Obviously the issues surrounding equity and stranded assets are contentious and the political implications of these questions are enormous. It is unlikely, for example, that all developed countries (including China in this case) would simply stop extracting their fossil fuels and begin purchasing them from developing countries, or that developed countries would simply start compensating developing countries for foregoing those revenues. Likewise there remain problems with the calculations, such as what these numbers would look like if we included all the considerations laid out in Simon Caney’s paper, and whether or not the world considers a 50% chance of exceeding 1.5oC acceptable (the world has already passed the possibility of standing an 80% chance of keeping global temperature below 1.5oC). Finally there are challenges in terms of translating resource wealth into broad and inclusive improvements in human well-being and whether we think developing countries, with their current forms of governance, are capable of achieving this. As such it is not my intention to simply suggest that all the developing world’s fossil fuel reserves should be exploited.

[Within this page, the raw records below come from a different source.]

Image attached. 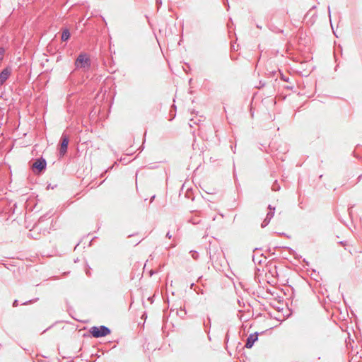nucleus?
<instances>
[{
  "label": "nucleus",
  "mask_w": 362,
  "mask_h": 362,
  "mask_svg": "<svg viewBox=\"0 0 362 362\" xmlns=\"http://www.w3.org/2000/svg\"><path fill=\"white\" fill-rule=\"evenodd\" d=\"M90 333L93 337H105L110 334V330L105 326H94L90 329Z\"/></svg>",
  "instance_id": "1"
},
{
  "label": "nucleus",
  "mask_w": 362,
  "mask_h": 362,
  "mask_svg": "<svg viewBox=\"0 0 362 362\" xmlns=\"http://www.w3.org/2000/svg\"><path fill=\"white\" fill-rule=\"evenodd\" d=\"M75 64L80 68L88 67L89 66V59L86 54H81L76 60Z\"/></svg>",
  "instance_id": "2"
},
{
  "label": "nucleus",
  "mask_w": 362,
  "mask_h": 362,
  "mask_svg": "<svg viewBox=\"0 0 362 362\" xmlns=\"http://www.w3.org/2000/svg\"><path fill=\"white\" fill-rule=\"evenodd\" d=\"M46 167V161L45 159H37L33 164V168L34 170H37V173H41Z\"/></svg>",
  "instance_id": "3"
},
{
  "label": "nucleus",
  "mask_w": 362,
  "mask_h": 362,
  "mask_svg": "<svg viewBox=\"0 0 362 362\" xmlns=\"http://www.w3.org/2000/svg\"><path fill=\"white\" fill-rule=\"evenodd\" d=\"M69 144V139L66 136H63L62 138V143L59 148V153L61 156H63L66 151Z\"/></svg>",
  "instance_id": "4"
},
{
  "label": "nucleus",
  "mask_w": 362,
  "mask_h": 362,
  "mask_svg": "<svg viewBox=\"0 0 362 362\" xmlns=\"http://www.w3.org/2000/svg\"><path fill=\"white\" fill-rule=\"evenodd\" d=\"M11 69L10 68L4 69L0 73V86L3 85L4 83L8 78L11 75Z\"/></svg>",
  "instance_id": "5"
},
{
  "label": "nucleus",
  "mask_w": 362,
  "mask_h": 362,
  "mask_svg": "<svg viewBox=\"0 0 362 362\" xmlns=\"http://www.w3.org/2000/svg\"><path fill=\"white\" fill-rule=\"evenodd\" d=\"M258 339V334L257 332H255V333H252L251 334H250V336L248 337L247 339V342H246V344H245V346L247 348V349H250L254 343Z\"/></svg>",
  "instance_id": "6"
},
{
  "label": "nucleus",
  "mask_w": 362,
  "mask_h": 362,
  "mask_svg": "<svg viewBox=\"0 0 362 362\" xmlns=\"http://www.w3.org/2000/svg\"><path fill=\"white\" fill-rule=\"evenodd\" d=\"M70 37V33L68 29H64L62 35V40L66 41Z\"/></svg>",
  "instance_id": "7"
},
{
  "label": "nucleus",
  "mask_w": 362,
  "mask_h": 362,
  "mask_svg": "<svg viewBox=\"0 0 362 362\" xmlns=\"http://www.w3.org/2000/svg\"><path fill=\"white\" fill-rule=\"evenodd\" d=\"M4 54V49L2 48L0 49V59H2Z\"/></svg>",
  "instance_id": "8"
}]
</instances>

That said, it seems clear that there is a need for the world to think more clearly about equity issues when it comes to how assets will be stranded as we move to decarbonize the economy. Equity is an issue that is central to addressing climate change. It seems reasonable therefore that we should expand that notion of equity to include who gets to sell fossil fuels and not just who gets to consume them. Based on the numbers that I have calculated here, the scale of resources involved is not trivial. Overlooking equity issues could cost developing counties an enormous amount of revenue in terms of forgone improvements in human wellbeing. Based on these arguments it seems that equity in stranded assets is an issue that is simply too important to overlook.
*If we include China in the calculations then we go beyond a 50% chance of keeping temperature rise below 1.5oC, however, even if we include China’s reserves we still have an 80% of staying below 2oC. See the calculations for more details.
**Note that this is the gross value of the reserves, this is not what we could expect countries to receive in revenues (i.e. this is not the rents). See the calculations for more details.